I'd like to use pydantic
for handling data (bidirectionally) between an api and datastore due to it's nice support for several types I care about that are not natively json-serializable. It has better read/validation support than the current approach, but I also need to create json-serializable dict
objects to write out.
from uuid import UUID, uuid4
from pydantic import BaseModel
class Model(BaseModel):
the_id: UUID
instance = Model(the_id=uuid4())
print("1: %s" % instance.dict()
print("2: %s" % instance.json()
prints
{'the_id': UUID('4108356a-556e-484b-9447-07b56a664763')}
>>> inst.json()
'{"the_id": "4108356a-556e-484b-9447-07b56a664763"}'
Id like the following:
{"the_id": "4108356a-556e-484b-9447-07b56a664763"} # eg "json-compatible" dict
It appears that while pydantic has all the mappings, but I can't find any usage of the serialization outside the standard json
~recursive encoder (json.dumps( ... default=pydantic_encoder)
) in pydantic/main.py
. but I'd prefer to keep to one library for both validate raw->obj (pydantic is great at this) as well as the obj->raw(dict) so that I don't have to manage multiple serialization mappings.
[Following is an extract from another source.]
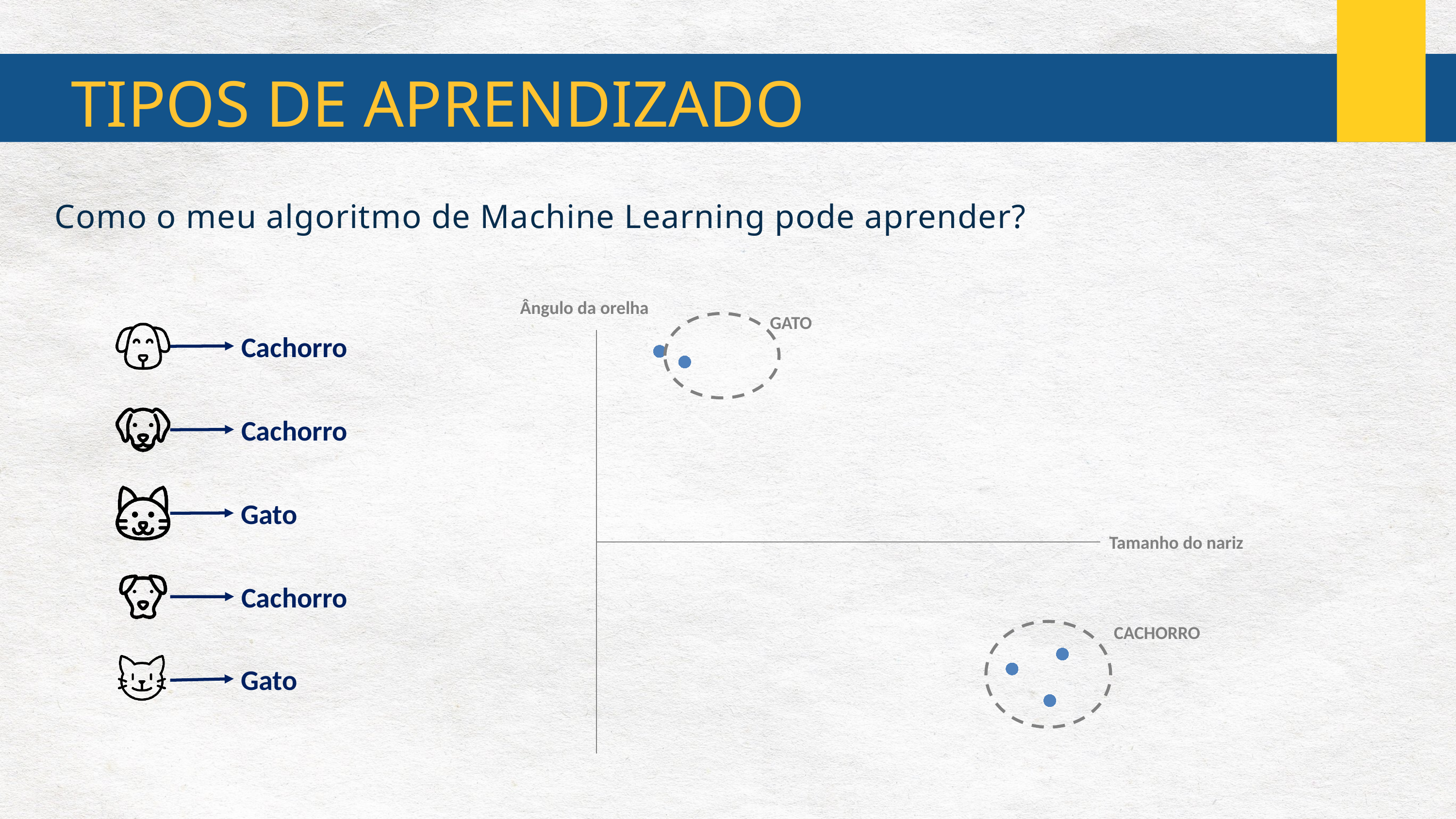
What is the label of the horizontal axis of the scatter chart? Tamanho do nariz As Tamanho do nariz increases along the x axis, do the plotted points' Ângulo da orelha values rise or fall? fall Which cluster contains the fewest points? GATO Which cluster contains the most points? CACHORRO Which cluster, GATO or CACHORRO, has the larger values on the Tamanho do nariz axis? CACHORRO What kind of chart is shown on the slide? scatter chart Which cluster, GATO or CACHORRO, has the higher values on the Ângulo da orelha axis? GATO What is the label of the vertical axis of the scatter chart? Ângulo da orelha How many data points are plotted in the scatter chart? 5 How many labelled clusters are circled in the scatter chart? 2 How many points are inside the cluster labelled GATO? 2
I suppose I could implement something similar to the json
usage of the encoder, but this should be a common use case?
Other approaches such as dataclasses(builtin)
+ libraries such as dataclasses_jsonschema
provide this ~serialization to json-ready dict
, but again, hoping to use pydantic for the more robust input validation while keeping things symmetrical.